ASSIGNED TASK | A verbatim copy of every entry is required.

Stored data

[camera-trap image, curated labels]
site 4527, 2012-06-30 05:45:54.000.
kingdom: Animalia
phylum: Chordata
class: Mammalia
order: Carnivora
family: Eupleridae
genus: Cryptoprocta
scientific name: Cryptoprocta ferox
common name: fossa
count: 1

THE ANSWER |
[camera-trap image, curated labels]
site 4527, 2012-06-30 05:45:54.000.
kingdom: Animalia
phylum: Chordata
class: Mammalia
order: Carnivora
family: Eupleridae
genus: Cryptoprocta
scientific name: Cryptoprocta ferox
common name: fossa
count: 1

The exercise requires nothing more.